Some Thoughts On Mini Cuts: Why You Should Or Shouldn’t Use Them

This article is going to be about mini cuts and why you should or shouldn’t use them.
Before I get into the meat and potatoes of this article I need to briefly go over what a cut and a bulk is.

What Is A Cut?

A cut in fitness and nutrition terms is a fat loss phase. You cut when you want to reduce your body fat levels.

What Is A Bulk?

A bulk is usually what precedes the cut. It’s a prolonged amount of time that you spend gaining weight. Which if you’re doing everything right should be some muscle and some body fat.

When someone has been on a long bulking phase and has gained too much body fat they cut.


For someone who has got a lot of fat to lose, they could be cutting for months and even years depending on how much fat they have to lose.

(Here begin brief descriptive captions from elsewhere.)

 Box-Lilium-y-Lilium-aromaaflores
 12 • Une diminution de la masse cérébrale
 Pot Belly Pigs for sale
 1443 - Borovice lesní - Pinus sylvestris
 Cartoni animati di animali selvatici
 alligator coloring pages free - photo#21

So for someone who needs to lose a lot of fat a traditional cut is the best way to go. Until all the body fat they want to lose is gone.

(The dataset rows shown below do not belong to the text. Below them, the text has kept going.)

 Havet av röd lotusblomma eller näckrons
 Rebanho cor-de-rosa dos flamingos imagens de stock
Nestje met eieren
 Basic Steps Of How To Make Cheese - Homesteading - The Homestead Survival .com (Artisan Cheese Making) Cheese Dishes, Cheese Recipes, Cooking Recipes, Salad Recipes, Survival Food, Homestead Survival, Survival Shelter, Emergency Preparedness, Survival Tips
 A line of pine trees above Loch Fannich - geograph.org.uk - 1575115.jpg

What Is A Mini Cut And Who Should Use Them

A mini cut is a short amount of time that you spend cutting (losing body fat) anywhere up to 4 weeks in a fat loss phase Is what I class as a mini cut.


If you only want to lose 4-8 pounds of fat a mini cut can work for you. If you’re doing everything right when you’re cutting you can quite easily lose 1- 2 pounds of fat per week.


So if you cut for a 4 week period you can easily lose 4-8 pounds of body fat.

Why I Like Mini Cuts

Only having to cut for one month is much better than cutting for say 2-3 months. Because lets be honest being in a calorie deficit sucks.

A Good Way To Schedule Your Cuts And Bulks Using Mini Cuts

Here’s how you can do it:


Put yourself in a slight calorie surplus of 10% for around 4 months. This way you’ll gain around 1-2 pounds of fat per month.


At the end of that 4th month, make sure you cut for a month which should undo the fat gain. But should reveal the new muscle you’ve gained during the bulking phase.
You should gain roughly 50% muscle and 50% fat when you’re in a calorie surplus, so during those 4 months, you should gain around 4 pounds of muscle.


I know this doesn’t seem like much but it makes a big difference. And if you do it this way you’ll gain around 10 pounds of muscle per year. Without having to go on long gruelling cuts.


And if you think about it. Gaining 10 pounds of muscle in a year is actually very good.
Because overall most average men can only gain around 40 pounds of muscle in their life. And women can only gain around 20 pounds of muscle in their life.


So after a few years of bulking and using mini cuts, you should gain all of the muscle and strength available to you naturally. Providing you’re willing to keep getting stronger.
Because in the long run, the best way to gain muscle is by getting stronger (progressive overload).

An Example Of A Mini Cut

Say that someone who weighs around 170 pounds at 10% body fat wants to gain muscle.


They then go on a 4-month lean bulk. At the end of this lean bulk they’ve gained around 8 pounds. 4 pounds of fat and 4 pounds of muscle. During this period they’ve gained around 2.5% body fat.


Their new body fat is around 12.5%. So if this person wanted to get to 10% body fat again, they’d go on a 4-week mini cut to lose those 4 pounds of fat.


Their new weight after the bulk and mini cut should be 174 pounds at 10% body fat (4 pounds of muscle gained at the same body fat).

The Bottom Line On Mini Cuts

  • I think mini cuts are great for gaining muscle and staying at a relatively low body fat percentage.
  • You can bulk and cut with mini cuts or just use traditional bulking and cutting phases where you might start at 10% body fat and bulk up to 17.5% body fat and then go on a long cut back to 10%. It’s up to you, but personally I don’t enjoy the long cuts.
  • Using mini cuts is in my opinion the best way to make lean gains.